Nous aurions dès lors un tout autre récit que celui cité plus haut : “Nous avons réfléchi au soutien à domicile (et non ‘maintien’) de notre maman qui est touchée (et non ‘malade’) par des troubles de la mémoire, une maladie de l’esprit. La coordinatrice du centre local d’information et de coordination nous a écoutés, compris, accompagnés ; le ‘café des aidants’ nous a fait du bien et soutenu. Le soutien à domicile devenant très complexe, le relais a été pris par une ‘référente de situation’ (et non ‘gestionnaire de cas’), ce qui a permis à notre mère de rester chez elle plus longtemps que nous ne le pensions. Nous avons pris ensemble la décision de l’accompagner (et non de la ‘prendre en charge’), c’est-à-dire de faire compagnonnage avec elle vers un accueil (et non un ‘placement’) en maison de retraite (et non en EHPAD). Sa chambre sera son nouveau domicile, son lit à hauteur variable sera adapté (et non ‘lit Alzheimer’), son mobilier viendra en partie de chez elle, le personnel utilisera si besoin un lève-personne (et non ‘un lève-malade’). Nous serons associés aux choix. Notre mère, malgré une perte d’autonomie importante, conserve des ressources, des capacités. Elle manifeste des désirs, parfois de la tristesse, mais aussi de la joie. Elle aime qu’on la touche, qu’on la caresse, que l’on soit simplement à côté d’elle. Elle aime écouter de la musique. La présence du chien dans la maison de retraite est rassurante. Le personnel est très affairé mais il est attentif et chaleureux ; quand il est surchargé, il sait nous l’expliquer. Le ‘projet de vie’ nous a permis de faire le point avec l’équipe sur l’histoire de notre mère, sur ses habitudes de vie, ce qu’elle n’aime pas, ce qu’elle aime. Elle est à la fois une résidente, une patiente parfois, une cliente, une bénéficiaire, et parfois, elle est malade. On ne fait pas le ‘deuil blanc’ de notre mère (même si elle est différente aujourd’hui) parce qu’elle est toujours là, elle est toujours vivante.”

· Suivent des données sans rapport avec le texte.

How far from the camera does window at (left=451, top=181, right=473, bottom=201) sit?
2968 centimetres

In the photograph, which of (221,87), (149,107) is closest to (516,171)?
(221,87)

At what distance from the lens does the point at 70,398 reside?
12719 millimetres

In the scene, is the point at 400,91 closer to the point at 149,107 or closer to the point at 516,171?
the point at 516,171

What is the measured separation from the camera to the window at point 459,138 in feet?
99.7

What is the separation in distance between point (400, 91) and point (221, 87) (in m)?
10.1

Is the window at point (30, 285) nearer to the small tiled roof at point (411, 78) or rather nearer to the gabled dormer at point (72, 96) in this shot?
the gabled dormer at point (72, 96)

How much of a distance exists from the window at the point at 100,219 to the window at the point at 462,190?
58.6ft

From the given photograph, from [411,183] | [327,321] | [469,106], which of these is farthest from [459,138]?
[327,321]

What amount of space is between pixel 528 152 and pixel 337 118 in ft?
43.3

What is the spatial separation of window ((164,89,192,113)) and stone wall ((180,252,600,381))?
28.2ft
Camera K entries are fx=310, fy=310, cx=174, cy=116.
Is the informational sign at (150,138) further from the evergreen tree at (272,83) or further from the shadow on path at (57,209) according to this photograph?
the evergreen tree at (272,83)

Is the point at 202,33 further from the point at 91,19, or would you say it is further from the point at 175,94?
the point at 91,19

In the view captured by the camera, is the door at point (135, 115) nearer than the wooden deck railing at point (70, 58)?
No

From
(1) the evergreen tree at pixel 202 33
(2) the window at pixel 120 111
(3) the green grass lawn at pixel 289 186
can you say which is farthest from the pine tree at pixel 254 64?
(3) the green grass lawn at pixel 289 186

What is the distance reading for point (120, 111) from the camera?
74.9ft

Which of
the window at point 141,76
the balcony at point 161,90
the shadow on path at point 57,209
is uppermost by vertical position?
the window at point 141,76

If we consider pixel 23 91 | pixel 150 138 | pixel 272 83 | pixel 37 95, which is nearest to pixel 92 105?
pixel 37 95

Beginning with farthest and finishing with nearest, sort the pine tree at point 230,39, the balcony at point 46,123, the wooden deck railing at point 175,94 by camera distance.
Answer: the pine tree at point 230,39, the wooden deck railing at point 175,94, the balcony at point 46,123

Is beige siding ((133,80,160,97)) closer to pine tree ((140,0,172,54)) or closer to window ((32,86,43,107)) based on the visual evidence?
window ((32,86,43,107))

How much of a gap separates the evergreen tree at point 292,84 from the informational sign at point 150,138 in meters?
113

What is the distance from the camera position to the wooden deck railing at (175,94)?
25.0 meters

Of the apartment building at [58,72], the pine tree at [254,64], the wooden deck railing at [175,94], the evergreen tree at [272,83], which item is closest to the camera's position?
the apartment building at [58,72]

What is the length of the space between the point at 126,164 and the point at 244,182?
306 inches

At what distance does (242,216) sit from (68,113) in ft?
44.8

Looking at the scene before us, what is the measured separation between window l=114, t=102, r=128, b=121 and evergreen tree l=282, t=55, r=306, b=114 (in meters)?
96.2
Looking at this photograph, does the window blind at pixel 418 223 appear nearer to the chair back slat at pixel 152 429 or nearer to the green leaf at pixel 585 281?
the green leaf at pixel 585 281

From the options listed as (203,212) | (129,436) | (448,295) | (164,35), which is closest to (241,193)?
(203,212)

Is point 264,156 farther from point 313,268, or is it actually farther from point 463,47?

“A chaque parole, à chaque acte que vous posez, vous faites trembler la toile d’araignée du monde et vous ne savez pas où ça s’arrête”(5). »
1) Déjà auteur d’un tribune libre, « Humanisons notre lexique ! », dans les ASH n° 2729 du 21-10-11, p. 25.
(2) A un stade avancé, la personne âgée souffrant de ce qui est appelé « démence » renvoie une image de mort psychique, qui précéderait en quelque sorte la mort physique.
(3) Lors de la conférence « Fin de vie et empathie », organisée à Nantes le 5 septembre 2013 par l’association Mort et dignité.
(4) Lettres à l’intime de soi – Ed. Albin Michel, 2011.
(5) Rosette Poletti lors de la conférence déjà citée.